Alıntılanan Metin:
- Gündem
- 21.04.2025 09:35
Mülteci sorununun ele alındığı Hayat Her Yerde Herkesin Hakkı sempozyumunda konuşan Prof.Dr. Cem Terzi, Dünyanın en zenginleri, yoksullara karşı bir savaş yürütüyor. Bu savaşta onları yalnız bırakmayacağız. Onların cesetlerinin Ege Denizinde balıkçı ağlarına takılmasına seyirci kalmayacağız dedi
E. ÇAĞLA GENİŞ
Halkların Köprüsü Derneği, Egede Barış ve İletişim Derneği ile Yunanistandan SYNYPARKSI Derneği, İzmirde dün ve geçtiğimiz gün Hayat Her Yerde Herkesin Hakkı başlıklı iki günlük sempozyum düzenledi. Etkinliğin ilk gününde, Midilli Adasından gelecek Yunanistanlı grupla birlikte, Foçadaki tarım işçisi mülteci aileler ziyaret edildi.
Ziyaret esnasında dernekler yaptıkları dayanışma çağrısı ile topladıkları gıda, kıyafet ve temizlik malzemelerini mülteci ailelere verildi. Etkinlik ikinci gününde ise Tepekule Kongre ve Kültür Merkezinde bir sempozyum yapıldı. Sempozyumun konuşmacıları arasında mülteciler de yer aldı. Prof.Dr. Feride Aksu Tanıkın moderatörlüğünde başlayan ilk oturumda dernek başkanları sırayla konuşma yaptı. Egede Barış ve İletişim Derneği Başkanı Bülent Tanık Bölgede ve Dünyada Barış; SYNYPARKSI Derneği Başkanı Stratis Pothas Yunanistanda Mülteci Sorunu; Halkların Köprüsü Derneği Başkanı Cem Terzi de Türkiyede Mülteci Sorunu başlıklı birer sunum gerçekleştirdi.

Yazılı Problem A: Alıntılanan metne göre etkinliğin ikinci gününde sempozyum hangi mekânda yapıldı?
Yazılı Problem B: Lütfen aşağıdaki listede "below" kelimesini içeren satırları sayın ve yalnızca bu sayıyı yazın.
Alıntılanan metin ile liste birbirinden ayrı malzemelerdir.

Alıştırma Listesi:
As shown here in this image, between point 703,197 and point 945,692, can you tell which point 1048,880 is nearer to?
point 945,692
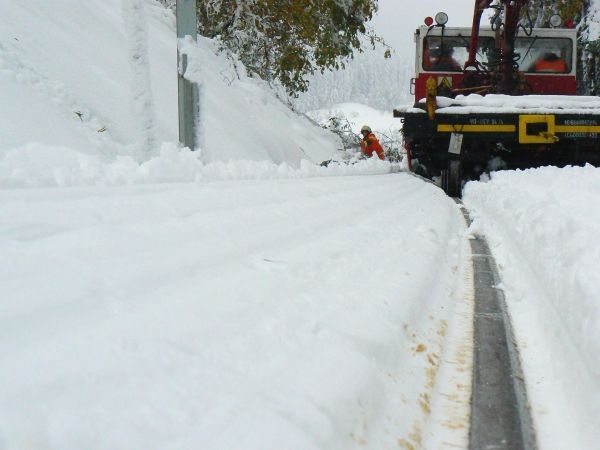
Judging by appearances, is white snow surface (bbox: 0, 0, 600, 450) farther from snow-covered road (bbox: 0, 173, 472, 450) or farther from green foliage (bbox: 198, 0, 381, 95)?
green foliage (bbox: 198, 0, 381, 95)

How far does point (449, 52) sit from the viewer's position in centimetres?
939

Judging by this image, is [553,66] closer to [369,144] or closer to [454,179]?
[454,179]

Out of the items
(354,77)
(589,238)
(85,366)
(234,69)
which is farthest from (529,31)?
(354,77)

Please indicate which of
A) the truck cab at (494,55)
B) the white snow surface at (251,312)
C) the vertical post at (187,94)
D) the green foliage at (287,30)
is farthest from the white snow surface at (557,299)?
the green foliage at (287,30)

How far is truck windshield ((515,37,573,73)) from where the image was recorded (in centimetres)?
942

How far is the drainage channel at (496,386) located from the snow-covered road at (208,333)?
0.05 m

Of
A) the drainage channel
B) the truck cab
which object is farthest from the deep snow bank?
the truck cab

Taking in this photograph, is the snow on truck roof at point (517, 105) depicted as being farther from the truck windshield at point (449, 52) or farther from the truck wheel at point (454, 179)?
the truck windshield at point (449, 52)

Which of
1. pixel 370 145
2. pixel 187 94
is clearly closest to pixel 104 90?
pixel 187 94

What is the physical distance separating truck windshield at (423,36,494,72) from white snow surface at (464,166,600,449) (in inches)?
222

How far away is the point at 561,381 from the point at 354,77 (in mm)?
81894

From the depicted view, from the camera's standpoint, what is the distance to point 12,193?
1988mm

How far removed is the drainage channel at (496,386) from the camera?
1.27 metres

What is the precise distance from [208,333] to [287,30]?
10375 mm
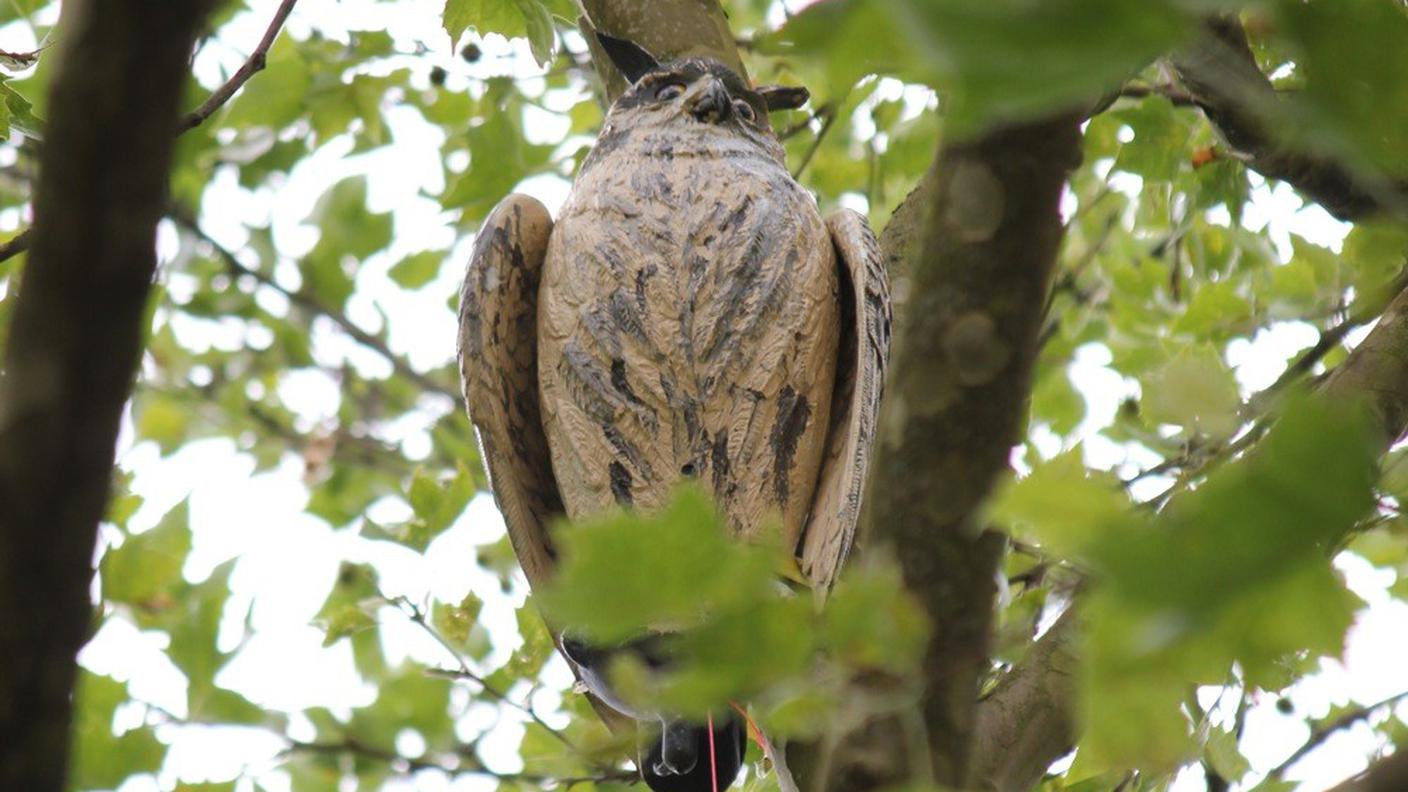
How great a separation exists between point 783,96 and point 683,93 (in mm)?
568

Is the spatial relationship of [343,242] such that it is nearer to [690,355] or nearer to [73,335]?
[690,355]

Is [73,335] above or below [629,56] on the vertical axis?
above

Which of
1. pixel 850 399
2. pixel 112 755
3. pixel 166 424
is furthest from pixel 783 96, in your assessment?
pixel 166 424

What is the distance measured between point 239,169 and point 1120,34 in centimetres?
562

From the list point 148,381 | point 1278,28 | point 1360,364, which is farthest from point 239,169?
point 1278,28

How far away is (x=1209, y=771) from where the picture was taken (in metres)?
3.23

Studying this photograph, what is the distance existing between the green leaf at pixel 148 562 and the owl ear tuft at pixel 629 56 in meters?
1.91

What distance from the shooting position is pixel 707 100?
3.63 m

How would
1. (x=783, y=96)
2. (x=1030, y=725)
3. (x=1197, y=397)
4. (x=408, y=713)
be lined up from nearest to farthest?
(x=1197, y=397), (x=1030, y=725), (x=783, y=96), (x=408, y=713)

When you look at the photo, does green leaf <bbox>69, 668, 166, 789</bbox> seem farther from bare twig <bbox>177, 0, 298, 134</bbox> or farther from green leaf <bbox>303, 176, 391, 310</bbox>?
green leaf <bbox>303, 176, 391, 310</bbox>

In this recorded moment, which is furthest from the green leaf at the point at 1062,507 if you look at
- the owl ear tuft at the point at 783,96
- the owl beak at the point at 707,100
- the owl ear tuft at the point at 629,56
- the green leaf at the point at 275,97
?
the green leaf at the point at 275,97

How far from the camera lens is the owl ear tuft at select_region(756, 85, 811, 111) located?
410 centimetres

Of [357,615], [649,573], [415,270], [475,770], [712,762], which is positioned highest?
[649,573]

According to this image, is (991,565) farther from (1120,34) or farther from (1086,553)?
(1120,34)
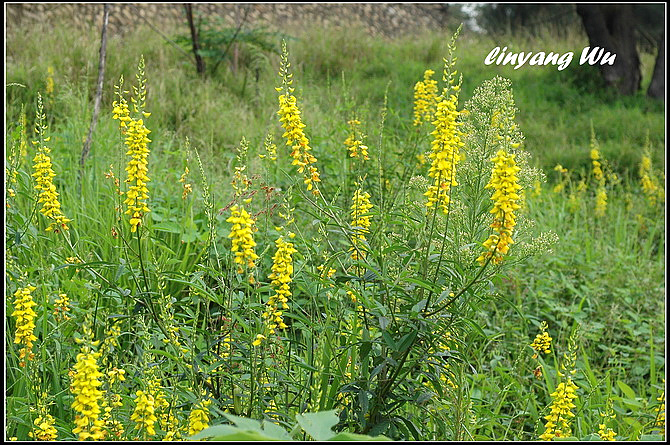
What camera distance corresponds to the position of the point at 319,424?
1136 mm

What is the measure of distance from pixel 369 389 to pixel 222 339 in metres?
0.42

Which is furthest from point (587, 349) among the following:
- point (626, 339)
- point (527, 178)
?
point (527, 178)

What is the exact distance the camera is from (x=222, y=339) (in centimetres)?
182

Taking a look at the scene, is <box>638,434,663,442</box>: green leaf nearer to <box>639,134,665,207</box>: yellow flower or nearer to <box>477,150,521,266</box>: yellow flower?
<box>477,150,521,266</box>: yellow flower

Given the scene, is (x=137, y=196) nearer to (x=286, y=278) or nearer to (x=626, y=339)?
(x=286, y=278)

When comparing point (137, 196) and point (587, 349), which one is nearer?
point (137, 196)

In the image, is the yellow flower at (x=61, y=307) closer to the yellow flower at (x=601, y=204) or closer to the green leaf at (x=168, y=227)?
the green leaf at (x=168, y=227)

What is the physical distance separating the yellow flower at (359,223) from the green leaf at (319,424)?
680 mm

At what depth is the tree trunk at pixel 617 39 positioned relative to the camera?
29.9 ft

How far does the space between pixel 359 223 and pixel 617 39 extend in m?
8.71

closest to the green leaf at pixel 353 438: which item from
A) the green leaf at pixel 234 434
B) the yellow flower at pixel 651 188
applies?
the green leaf at pixel 234 434

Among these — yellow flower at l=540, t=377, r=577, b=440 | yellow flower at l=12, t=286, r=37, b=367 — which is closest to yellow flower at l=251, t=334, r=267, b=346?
yellow flower at l=12, t=286, r=37, b=367

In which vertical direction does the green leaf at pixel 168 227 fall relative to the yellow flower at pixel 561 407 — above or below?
above

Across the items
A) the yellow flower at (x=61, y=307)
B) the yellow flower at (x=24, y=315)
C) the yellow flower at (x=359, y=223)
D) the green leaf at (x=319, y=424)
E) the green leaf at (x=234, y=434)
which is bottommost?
the yellow flower at (x=61, y=307)
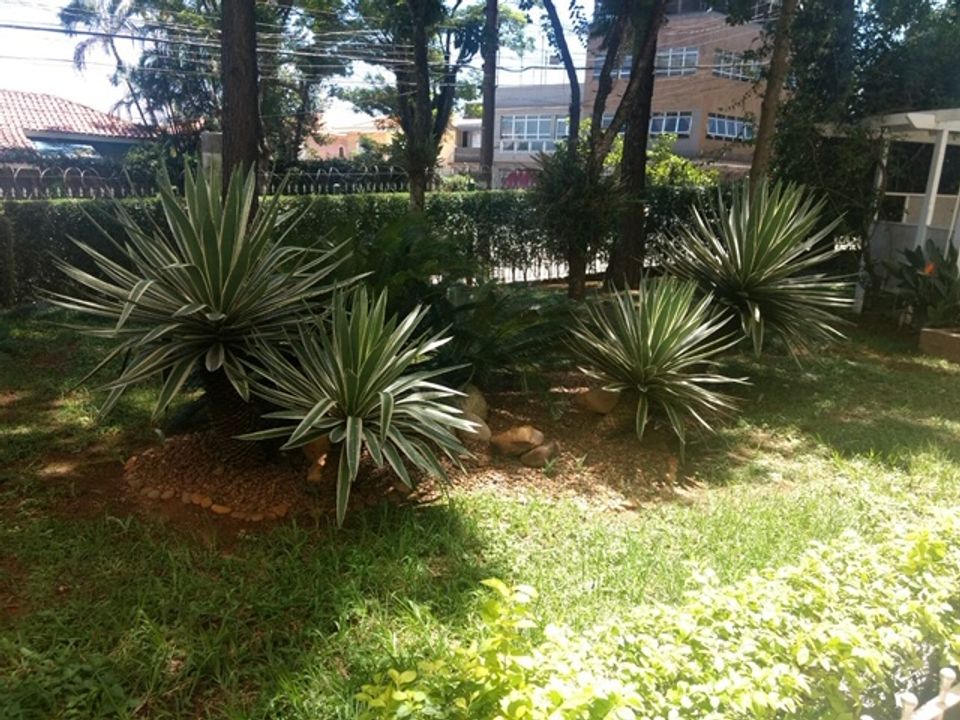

Beklenen Çıktı A: Tepekule Kongre ve Kültür Merkezinde.

Beklenen Çıktı B: 2